Suzyn Waldman, a veteran colour analyst on Yankees' radio broadcasts who grew up in Boston as a Red Sox fan, said Canadians might logically compare the New York-Boston rivalry in baseball to hockey in cities such as Toronto and Montreal.

"In this rivalry," she said of baseball, "I don't think there's really a hatred. Maybe I'm a little naïve." While growing up in Boston, Waldman spent marathon days by the course, cheering siblings, friends and local legends. "I used to wait for Johnny Kelley the Elder," she said.

Waldman started the New York phase of her life as a singer in Broadway musicals. Ironically, her first role was in the chorus of No, No, Nanette , the revival of an old musical that plays a mythical role in Boston-New York lore.

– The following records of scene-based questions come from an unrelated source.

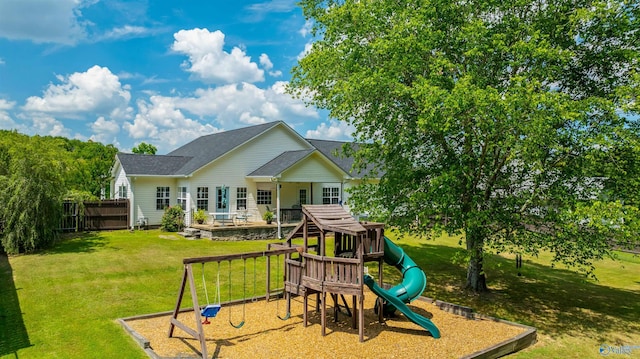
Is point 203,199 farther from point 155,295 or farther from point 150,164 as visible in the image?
point 155,295

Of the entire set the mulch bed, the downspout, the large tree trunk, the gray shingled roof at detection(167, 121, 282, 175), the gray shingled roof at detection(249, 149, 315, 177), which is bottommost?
the mulch bed

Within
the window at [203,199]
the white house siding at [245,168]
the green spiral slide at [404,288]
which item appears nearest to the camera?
the green spiral slide at [404,288]

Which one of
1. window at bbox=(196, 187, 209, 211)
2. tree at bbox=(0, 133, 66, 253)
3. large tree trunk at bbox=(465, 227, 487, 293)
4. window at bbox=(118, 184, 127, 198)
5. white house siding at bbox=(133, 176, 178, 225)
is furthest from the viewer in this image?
window at bbox=(118, 184, 127, 198)

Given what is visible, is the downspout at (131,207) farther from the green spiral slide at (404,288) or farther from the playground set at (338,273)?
the green spiral slide at (404,288)

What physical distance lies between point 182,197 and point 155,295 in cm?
1418

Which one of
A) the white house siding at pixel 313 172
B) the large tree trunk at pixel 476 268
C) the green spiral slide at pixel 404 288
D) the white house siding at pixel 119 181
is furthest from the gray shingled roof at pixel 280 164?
the green spiral slide at pixel 404 288

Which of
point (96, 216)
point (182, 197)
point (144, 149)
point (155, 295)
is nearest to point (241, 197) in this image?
point (182, 197)

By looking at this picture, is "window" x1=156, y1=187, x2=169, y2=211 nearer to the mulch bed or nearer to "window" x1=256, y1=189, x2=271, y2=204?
"window" x1=256, y1=189, x2=271, y2=204

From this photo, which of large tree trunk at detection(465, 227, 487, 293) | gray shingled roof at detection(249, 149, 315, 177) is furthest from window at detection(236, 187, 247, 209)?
large tree trunk at detection(465, 227, 487, 293)

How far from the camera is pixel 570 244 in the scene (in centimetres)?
1042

A longstanding tale, now disputed, suggested that Harry Frazee, the Boston owner and Broadway producer, financed that show with funds obtained for the sale of Babe Ruth from the Red Sox to the Yankees before the 1920 season. In fact, the show came years later, but Waldman nevertheless enjoys its irony in her career arc.

She admits "belting" the words and tune when Sweet Caroline plays at Fenway Park while her network is doing commercials. When asked what she likes so much about it, Waldman replied: "It's like baseball. It's personal. It touches your heart."